Master List of Diagnoses:
- Dedifferentiated liposarcoma
- Dermatofibrosarcoma protuberans
- Glomus tumor
- Solitary fibrous tumor
- Synovial sarcoma, monophasic
Archive Case and Diagnosis
This case first appeared as Performance Improvement Program in Surgical Pathology (PIP) 2021, Case 02, and is solitary fibrous tumor of the inguinal soft tissue.
The information provided in this case was accurate and correct at the time of publication in 2021.
Any changes in terminology since the time of publication may not be reflected in this case.
Criteria for Diagnosis and Comments
Microscopic review of the tumor shows a relatively well-circumscribed hypercellular spindle cell neoplasm with scattered ectatic vessels and focal increased mitotic activity. The overall findings are consistent with a solitary fibrous tumor (SFT).
SFT is a fibroblastic mesenchymal neoplasm of intermediate (rarely metastasizing) biological potential. SFT is primarily a tumor of adults (20 - 70 years) and affects both sexes equally. SFT was originally described as a neoplasm of the pleura and mediastinum. It is now known to arise virtually anywhere, including soft tissue and visceral locations (eg, abdomen/pelvis, extremity, trunk, head/neck, meninges). Microscopically, SFTs are composed of uniform spindled to ovoid cells with varying degrees of cellularity. The cells are often randomly arranged in a “patternless” pattern with fibrous stroma, densely collagenized foci, and prominent staghorn vasculature (ectatic vessels with irregular, antler-like shapes). Necrosis is usually absent, and the mitotic activity is frequently low (fewer than 3 per 10 high-power fields [HPF]). SFTs may be regarded as “great imitators” in soft tissue lesions, as they have a wide morphologic spectrum. Cellularity alone varies greatly, and tumors once designated as hemangiopericytoma are now considered to be a cellular variant of SFT. Other unusual variants include SFT with prominent myxoid change, mature fat (lipomatous variant), and multinucleated tumor giant cells (also known as giant cell angiofibroma).
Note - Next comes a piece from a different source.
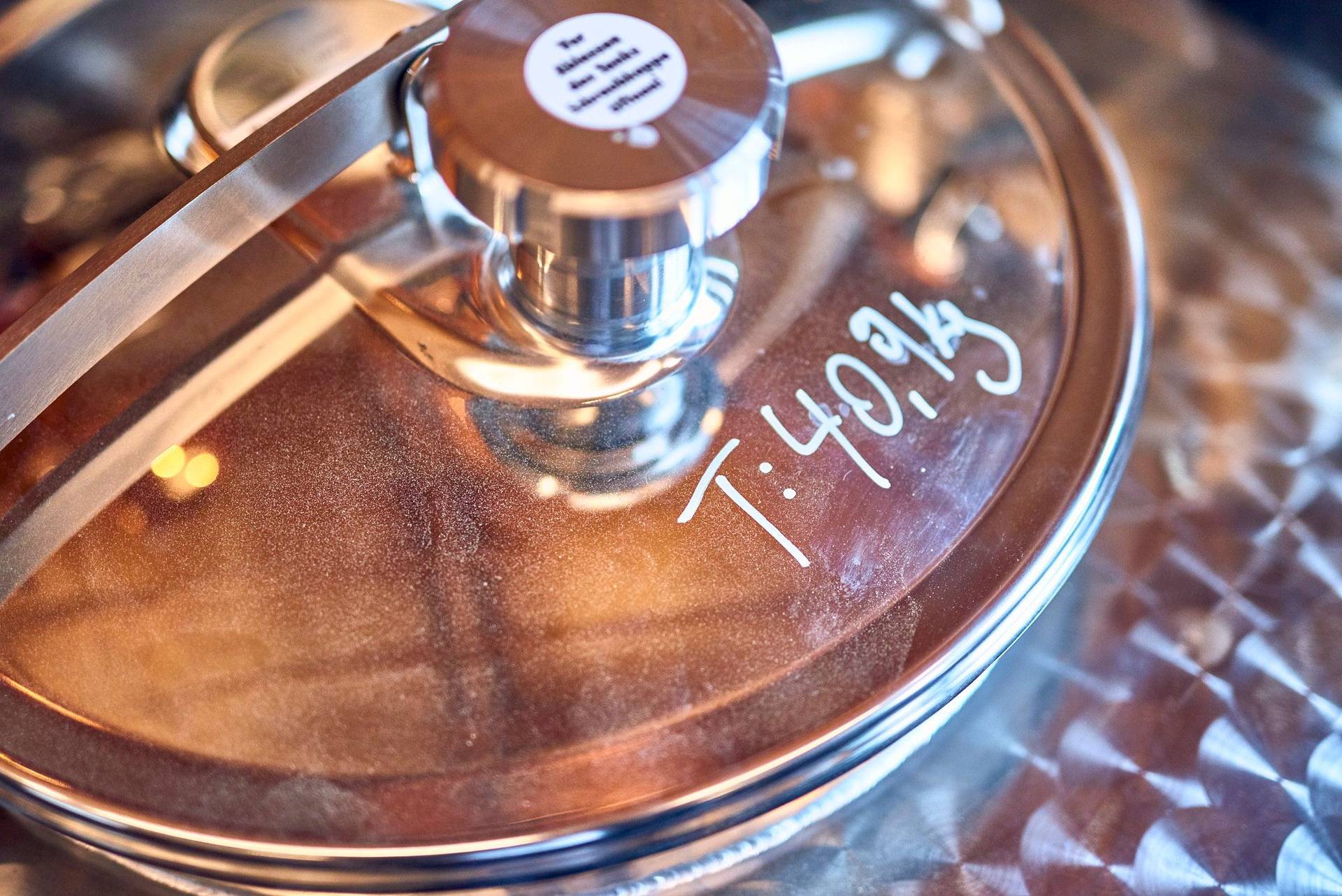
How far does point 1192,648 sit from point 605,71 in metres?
0.30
SFT are usually well-circumscribed but unencapsulated lesions with a homogeneous, firm, gray-white cut surface. Immunohistochemical stains show that the tumor cells are positive for CD34 (strong, diffuse), STAT6 (strong, nuclear), vimentin, CD99, and BCL2, while they are typically negative for keratin, EMA, S100 protein, SMA, and h-caldesmon. Molecular analysis shows a characteristic NAB2::STAT6 fusion, which induces expression of BCL2, thereby promoting cellular survival. The fusion results from a paracentric inversion affecting the long arm of chromosome 12, which is too small to reliably detect by fluorescence in situ hybridization (FISH). Accordingly, STAT6 expression by immunohistochemistry is considered a recent and reliable finding in SFT.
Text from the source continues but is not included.